Every type of psychiatric treatment requires some form of patient participation if the treatment is to be effective. However, patients often approach treatment expecting to passively receive treatment as the therapist works on them.
A therapeutic contract helps dispel this misconception by defining the key elements of the upcoming therapy.
What is the value of a therapeutic contract?
A therapeutic contract is the cornerstone of successful therapy, outlining clear and mutually understood terms for treatment.Through the therapeutic contract, therapists:
- Establish a mutual understanding of the issues with the patient
- Define the reality of the therapeutic relationship
- Set the central focus on treatment goals
- Specify the responsibilities of both the patient and the therapist
- Protect the patient, the therapist, and the therapy itself
- Safeguard the therapist's ability to think clearly
- Create a safe space for the unfolding of the patient's dynamics and affects
- Lay the foundation for interventions regarding deviations from the contract (which provide a direct path to understanding the patient's unconscious material)

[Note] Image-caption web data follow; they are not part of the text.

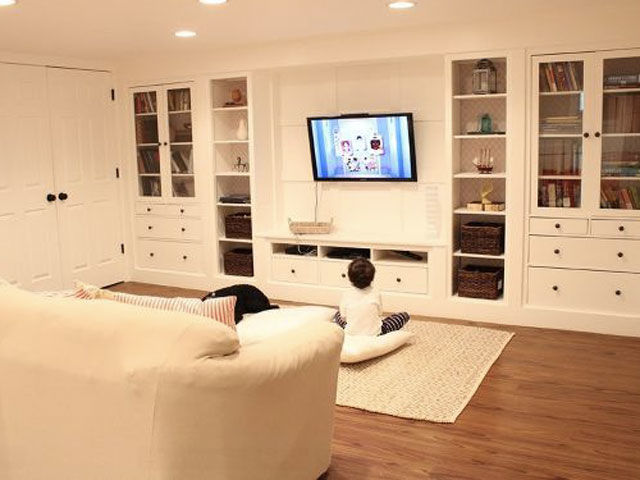 Installing bright-white Ikea built-ins took this basement from stark to sleek, adding even more living space to the home of the blogger behind No. 29 Design. See more of this project at HomeTalk. RELATED:  Smart Storage Units For Your Home's Nooks and Crannies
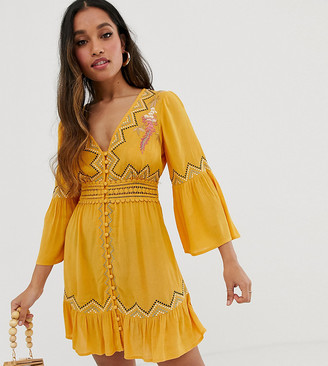 Asos DESIGN Petite lace insert mini dress with embroidery-Yellow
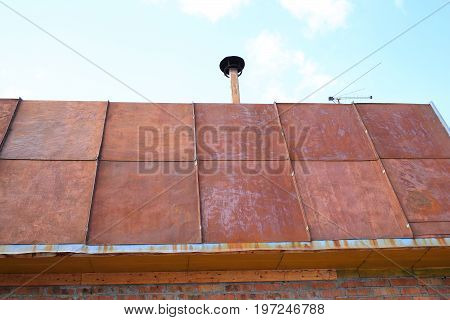 The roof of the country house covered with sheets of rusty metal. Corrosion of metal when exposed to the weather
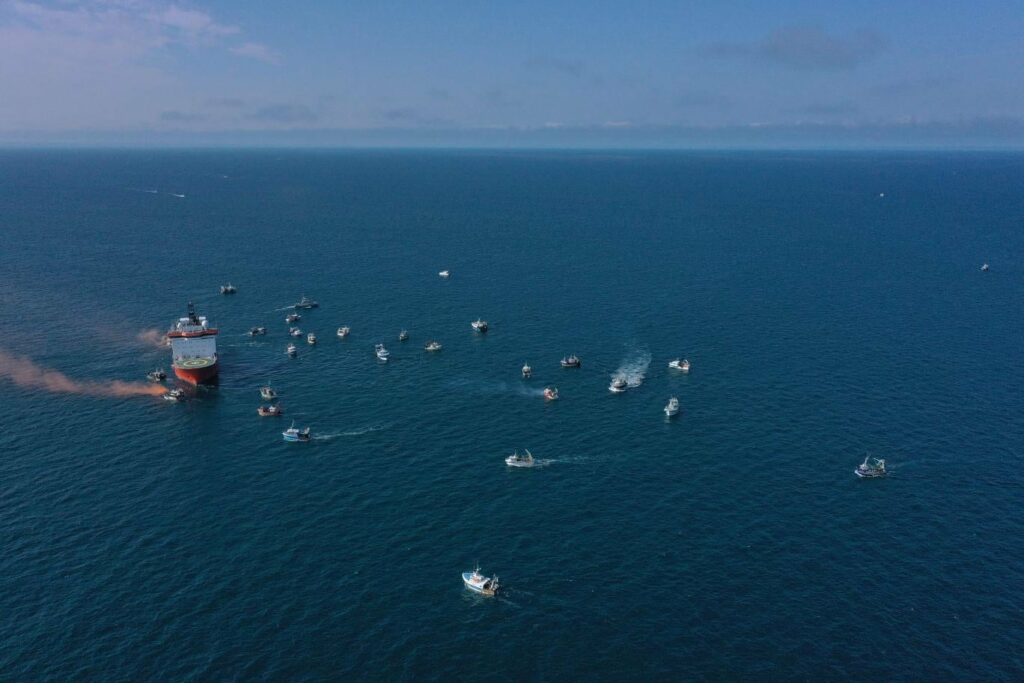 Aethra surrounded by French fishing boats at Saint-Brieuc offshore wind farm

- Establish the basis for forming the therapeutic alliance
Treatment contracting is carried out by the negotiation of a verbal treatment contract or understanding between the therapist and patient.
The primary function of the contract is to bring conflicting object relations into the therapeutic process—in other words, to transform chronic acting-out behaviors into identifiable and examinable component object relations.
What changes does the therapeutic contract introduce into the treatment of patients?
The idea of having responsibilities in treatment may be foreign to some borderline patients who feel that they have no control over their actions and that the therapist’s role is to take care of them. These patients may feel that lack of control is the essence of their illness. This attitude may be supported by family members and therapists who view borderline patients as incapable of controlling their actions and who feel it is the therapist’s role to “take over” for the patient.
These patients are generally capable of both a higher level of control and a higher level of activity than is often assumed and that approaching them with this understanding is beneficial for progress in therapy and appeals to the patient’s potential.
Patients with severe chronic acting-out behaviors—such as addictions, eating disorders, self-harming behavior (in a broad sense), and suicidal tendencies—pose a challenge for the therapist. Through the carefully discussed contract conditions with the patient, we limit such acting-out behaviors, which in turn allows us access to the aspects of the patient's psyche that they have been protecting themselves from through these acting-out behaviors.
With narcissistic patients, we often find ourselves in situations where devaluation, seeping in like carbon monoxide, leaves us questioning who actually needs the therapy—the patient or us. In such moments, relying on the reality of a well-negotiated contract allows us to "untangle" the situation by integrating into the therapeutic context the processing of rigid defenses that the patient is not aware of.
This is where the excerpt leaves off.